__Goal 1__: In two sentences, summarize the worked solution on the intersection of two lines.
__Goal 2__: According to the worked solution on the intersection of two lines, at what point do the lines meet?
__Goal 3__: Carry on the worked solution on the intersection of two lines, starting after the augmented matrix that closes it.

__Quoted passage__:
Question

Solve each system in Exercises 1–4 by using elementary row operations on the equations or on the augmented matrix. Follow the systematic elimination procedure.

4. Find the point of intersection of the lines \({x_1} - 5{x_2} = 1\) and on the line \(3{x_1} - 7{x_2} = 5\).

Short answer

The point of intersection is \(\left( {{x_1},{x_2}} \right) \equiv \left( {\frac{9}{4},\frac{1}{4}} \right)\).

Step-by-step solution

Convert the given system of equations into an augmented matrix

To express a system in theaugmented matrix form, extract the coefficients of the variables and the constants and place these entries in the column of the matrix.

Thus, the augmented matrix for the given system of equations \({x_1} - 5{x_2} = 1\) and \(3{x_1} - 7{x_2} = 5\) is represented as

\(\left( {\begin{aligned}{*{20}{c}}1&{ - 5}&1\\3&{ - 7}&5\end{aligned}} \right)\)

__Records shown__:

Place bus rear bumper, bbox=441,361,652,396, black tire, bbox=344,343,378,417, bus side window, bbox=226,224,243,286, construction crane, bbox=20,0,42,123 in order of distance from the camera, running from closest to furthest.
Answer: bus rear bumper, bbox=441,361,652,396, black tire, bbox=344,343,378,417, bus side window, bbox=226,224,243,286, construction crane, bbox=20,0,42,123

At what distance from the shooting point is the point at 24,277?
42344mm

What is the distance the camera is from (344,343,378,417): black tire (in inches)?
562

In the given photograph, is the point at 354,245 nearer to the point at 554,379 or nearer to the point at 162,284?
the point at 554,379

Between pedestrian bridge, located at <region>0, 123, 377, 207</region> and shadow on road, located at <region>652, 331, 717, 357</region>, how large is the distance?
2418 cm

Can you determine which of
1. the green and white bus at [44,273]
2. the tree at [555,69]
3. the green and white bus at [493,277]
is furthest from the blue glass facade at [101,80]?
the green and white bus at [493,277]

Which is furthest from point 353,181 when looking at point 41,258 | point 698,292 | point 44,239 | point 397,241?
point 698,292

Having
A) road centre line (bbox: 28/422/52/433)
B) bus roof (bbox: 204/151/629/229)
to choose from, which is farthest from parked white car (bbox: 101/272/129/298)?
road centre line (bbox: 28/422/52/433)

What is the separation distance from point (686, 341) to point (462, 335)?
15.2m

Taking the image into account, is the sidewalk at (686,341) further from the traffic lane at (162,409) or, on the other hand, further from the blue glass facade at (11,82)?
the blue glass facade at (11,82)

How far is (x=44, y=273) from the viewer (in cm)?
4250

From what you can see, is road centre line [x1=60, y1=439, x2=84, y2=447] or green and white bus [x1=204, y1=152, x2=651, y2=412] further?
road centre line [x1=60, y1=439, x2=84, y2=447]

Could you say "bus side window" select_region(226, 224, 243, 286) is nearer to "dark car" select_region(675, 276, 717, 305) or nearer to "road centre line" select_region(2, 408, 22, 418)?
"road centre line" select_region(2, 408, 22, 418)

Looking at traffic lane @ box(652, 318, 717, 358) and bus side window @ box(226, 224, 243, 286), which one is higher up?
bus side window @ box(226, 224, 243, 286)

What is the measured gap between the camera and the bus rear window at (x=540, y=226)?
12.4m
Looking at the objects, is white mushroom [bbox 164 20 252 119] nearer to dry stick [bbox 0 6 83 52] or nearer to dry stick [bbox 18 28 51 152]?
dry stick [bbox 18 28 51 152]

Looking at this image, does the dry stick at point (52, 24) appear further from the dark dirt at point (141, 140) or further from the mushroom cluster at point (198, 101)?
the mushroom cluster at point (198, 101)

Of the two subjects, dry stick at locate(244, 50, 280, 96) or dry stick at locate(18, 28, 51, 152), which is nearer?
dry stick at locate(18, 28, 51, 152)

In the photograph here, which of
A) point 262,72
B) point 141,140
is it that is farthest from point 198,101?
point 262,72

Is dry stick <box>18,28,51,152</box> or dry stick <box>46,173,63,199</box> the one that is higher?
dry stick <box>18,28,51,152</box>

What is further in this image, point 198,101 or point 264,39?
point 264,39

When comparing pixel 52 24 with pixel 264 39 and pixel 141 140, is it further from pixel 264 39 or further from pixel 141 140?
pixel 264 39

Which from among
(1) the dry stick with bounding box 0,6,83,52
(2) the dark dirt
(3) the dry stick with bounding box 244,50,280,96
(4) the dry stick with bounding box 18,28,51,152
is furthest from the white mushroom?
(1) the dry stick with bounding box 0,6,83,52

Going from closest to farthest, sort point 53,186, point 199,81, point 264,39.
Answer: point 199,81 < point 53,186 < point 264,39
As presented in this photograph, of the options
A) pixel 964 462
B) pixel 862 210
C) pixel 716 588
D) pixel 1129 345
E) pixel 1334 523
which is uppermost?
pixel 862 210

__Task result 1__: The worked solution finds the point where the lines x₁ − 5x₂ = 1 and 3x₁ − 7x₂ = 5 meet and gives it as (9/4, 1/4). It begins by turning the system into an augmented matrix, taking the coefficients of the variables and the constants as the entries.

__Task result 2__: They meet at (x₁, x₂) = (9/4, 1/4).

__Task result 3__:
Apply row operation

To get the point of intersection of the system of equations, you are required to eliminate one of the variables, \({x_1}\) or \({x_2}\).

Use the \({x_1}\) term in the first equation to eliminate the \(3{x_1}\) term from the second equation.

A basic principle states that row operations do not affect the solution set of a linear system. Perform an elementary row operationon the matrix \(\left( {\begin{aligned}{*{20}{c}}1&{ - 5}&1\\3&{ - 7}&5\end{aligned}} \right)\) as shown below.

Add \( - 3\) times row 1 to row 2; i.e., \({R_2} \to {R_2} - 3{R_1}\).

\(\left( {\begin{aligned}{*{20}{c}}1&{ - 5}&1\\{3 - 3\left( 1 \right)}&{ - 7 - 3\left( { - 5} \right)}&{5 - 3\left( 1 \right)}\end{aligned}} \right)\)

After the row operation, the matrix becomes

\(\left( {\begin{aligned}{*{20}{c}}1&{ - 5}&1\\0&8&2\end{aligned}} \right)\)

Apply row operation

To obtain 1 as the coefficient of \({x_2}\), perform an elementary row operationon the matrix \(\left( {\begin{aligned}{*{20}{c}}1&{ - 5}&1\\0&8&2\end{aligned}} \right)\) as shown below.

Multiply row 2 by \(\frac{1}{8};\) i.e., \({R_2} \to \frac{1}{8}{R_2}\).

\(\left( {\begin{aligned}{*{20}{c}}1&{ - 5}&1\\{\frac{0}{8}}&{\frac{8}{8}}&{\frac{2}{8}}\end{aligned}} \right)\)

After the row operation, the matrix becomes

\(\left( {\begin{aligned}{*{20}{c}}1&{ - 5}&1\\0&1&{\frac{1}{4}}\end{aligned}} \right)\)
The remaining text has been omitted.